CW yang ketika itu berusia 17 tahun oleh keluarga dipaksa bekerja di luar negeri. Waktu itu ia bekerja di Singapura, dan mengurusi laki-laki dan perempuan yang lanjut usia.
"Saya di sana (Singapura) dua kali. Ngurus kakek-kakek dan nenek. Saya merasa tersiksa sebab kerjanya berat. Selain mengurus mereka saya juga nyuciin piring dan yang lain," ujar CW, ditemui di kediamannya Minggu (14/2/2021) kemarin.
CW menjelaskan, waktu itu beratnya pekerjaan tidak sebanding dengan tenaganya yang masih di bawah umur. Akhirnya di Singapura ia tidak bertahan lama dan hanya membawa gaji beberapa bulan ia bekerja.
"Sebab saat itu saya berangkatnya ilegal. Jadi saya pulang itu hanya untuk pengalaman saja, tidak kuat," tuturnya.
CW sendiri, mengaku sewaktu kerja di Singapura kerap menerima tindak kekerasan dari sang majikan. Kekerasan tersebut ia tidak mendapatkan perlindungan hukum.

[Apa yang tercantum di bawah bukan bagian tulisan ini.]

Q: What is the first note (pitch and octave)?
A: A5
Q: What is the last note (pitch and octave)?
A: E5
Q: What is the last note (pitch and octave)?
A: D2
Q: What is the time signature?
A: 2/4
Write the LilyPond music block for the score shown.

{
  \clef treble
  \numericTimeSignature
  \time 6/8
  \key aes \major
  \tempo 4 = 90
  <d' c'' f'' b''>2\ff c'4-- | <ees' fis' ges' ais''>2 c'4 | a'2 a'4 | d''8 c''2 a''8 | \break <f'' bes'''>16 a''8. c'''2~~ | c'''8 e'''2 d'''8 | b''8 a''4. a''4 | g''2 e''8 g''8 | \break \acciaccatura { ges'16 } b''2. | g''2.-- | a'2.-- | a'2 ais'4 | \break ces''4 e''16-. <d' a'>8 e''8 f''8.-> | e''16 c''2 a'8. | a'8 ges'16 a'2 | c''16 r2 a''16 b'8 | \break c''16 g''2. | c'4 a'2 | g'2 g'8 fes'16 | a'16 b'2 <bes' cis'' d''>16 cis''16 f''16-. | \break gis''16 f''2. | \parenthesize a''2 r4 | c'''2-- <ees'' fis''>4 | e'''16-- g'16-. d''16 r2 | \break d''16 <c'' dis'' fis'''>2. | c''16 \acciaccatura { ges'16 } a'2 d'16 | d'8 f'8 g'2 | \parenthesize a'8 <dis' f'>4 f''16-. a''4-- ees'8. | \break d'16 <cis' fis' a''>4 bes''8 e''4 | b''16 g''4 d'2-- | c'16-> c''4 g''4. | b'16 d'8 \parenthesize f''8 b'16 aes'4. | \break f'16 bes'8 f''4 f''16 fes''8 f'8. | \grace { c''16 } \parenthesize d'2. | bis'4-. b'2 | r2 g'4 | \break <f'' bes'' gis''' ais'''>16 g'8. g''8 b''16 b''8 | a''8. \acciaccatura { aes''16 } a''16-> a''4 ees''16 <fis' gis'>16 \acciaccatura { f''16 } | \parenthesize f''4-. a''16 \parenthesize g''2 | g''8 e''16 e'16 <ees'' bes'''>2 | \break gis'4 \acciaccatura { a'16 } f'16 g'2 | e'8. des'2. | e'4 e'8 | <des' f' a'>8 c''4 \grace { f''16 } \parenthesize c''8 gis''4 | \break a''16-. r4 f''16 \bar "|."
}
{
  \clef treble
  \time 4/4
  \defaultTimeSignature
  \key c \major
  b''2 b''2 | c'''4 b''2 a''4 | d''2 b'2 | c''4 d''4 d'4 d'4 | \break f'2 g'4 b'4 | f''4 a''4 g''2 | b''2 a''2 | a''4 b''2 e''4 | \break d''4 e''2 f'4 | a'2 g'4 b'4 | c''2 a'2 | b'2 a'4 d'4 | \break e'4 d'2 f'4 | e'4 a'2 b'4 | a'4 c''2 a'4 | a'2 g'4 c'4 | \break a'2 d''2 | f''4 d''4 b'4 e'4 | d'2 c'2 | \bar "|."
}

"Boro-boro (perlindungan hukum). Pengennya saya sih tiap orang yang bekerja di luar negeri itu dilindungi. Baik keamanannya atau yang lainnya," kata dia.
CW sendiri berharap, dari kasusnya tersebut pemerintah pusat dapat memperhatikan kegelisahan dialami buruh migran, saat ini banyak buruh migran tidak betah karena banyak kekerasan, ketidaknyamanan dan yang lainnya.
Simak breaking news dan berita pilihan kami langsung di ponselmu. Pilih saluran andalanmu akses berita Kompas.com WhatsApp Channel : https://www.whatsapp.com/channel/0029VaFPbedBPzjZrk13HO3D. Pastikan kamu sudah install aplikasi WhatsApp ya.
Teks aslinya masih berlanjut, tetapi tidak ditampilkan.